◆ PASSAGE TO READ ◆
Therefore, in the following, we propose to utilize CNN as one image
restoration method in one video coding system to improve the
subjective quality or coding efficiency. It is desirable to utilize
NN as an image restoration method in a video coding system to
improve the subjective quality or coding efficiency for emerging
new video coding standards such as High Efficiency Video Coding
(HEVC).
[0012] Among different image restoration or processing methods,
Neural Network (NN) based method, such as DNN (deep fully-connected
feed-forward neural network), CNN (convolution neural network), RNN
(recurrent neural network), or other NN variations are promising
methods. It has been applied for image de-noising, image
super-resolution and it has been shown that neural network (NN) can
help to achieve better performance compared to traditional image
processing methods. While NN-based processing can improve the
subjective quality or coding efficiency, the NN-based processing
may require more line buffers. In particular, when the NN
processing is applied to reconstructed video data or
filtered-reconstructed video data (i.e., after DF, SAO or ALF),
some reconstructed video data or filtered-reconstructed video data
may have to be buffered since these data may not be available. The
buffer (e.g., line buffer) will increase system cost. Therefore, in
the following, various methods to reduce the line buffer
requirements are disclosed. The methods disclosed can be applied
video systems such as H.264, AVC and HEVC. Nevertheless, the
methods disclosed can also be applied to any other video coding
system (e.g. the emerging VVC (Versatile Video Coding) standard)
incorporating an NN-based processing.

◆ WRITTEN TASK 1 ◆
List every video coding standard or system named in the passage on neural networks in video coding.
◆ WRITTEN TASK 2 ◆
Based on the passage on neural networks in video coding, do these statements agree with it? (a) Buffering for NN processing raises system cost. (b) NN-based processing may need fewer line buffers. (c) The disclosed methods apply only to HEVC.

◆ DATA EXTRACT ◆
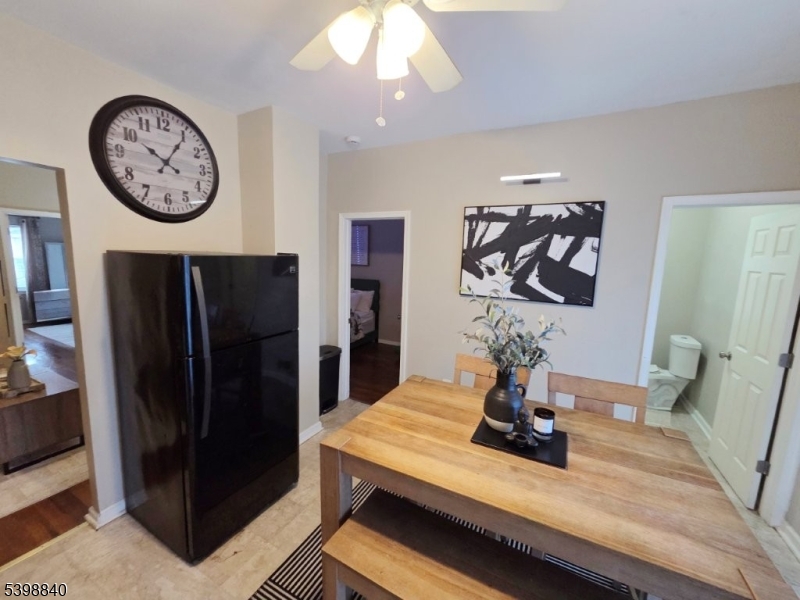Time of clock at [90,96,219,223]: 10:05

◆ COMPLETE OUTPUT 1 ◆
- High Efficiency Video Coding (HEVC)
- H.264
- AVC
- VVC (Versatile Video Coding)

◆ COMPLETE OUTPUT 2 ◆
(a) Yes: "The buffer (e.g., line buffer) will increase system cost."
(b) No: "the NN-based processing may require more line buffers."
(c) No: "the methods disclosed can also be applied to any other video coding system"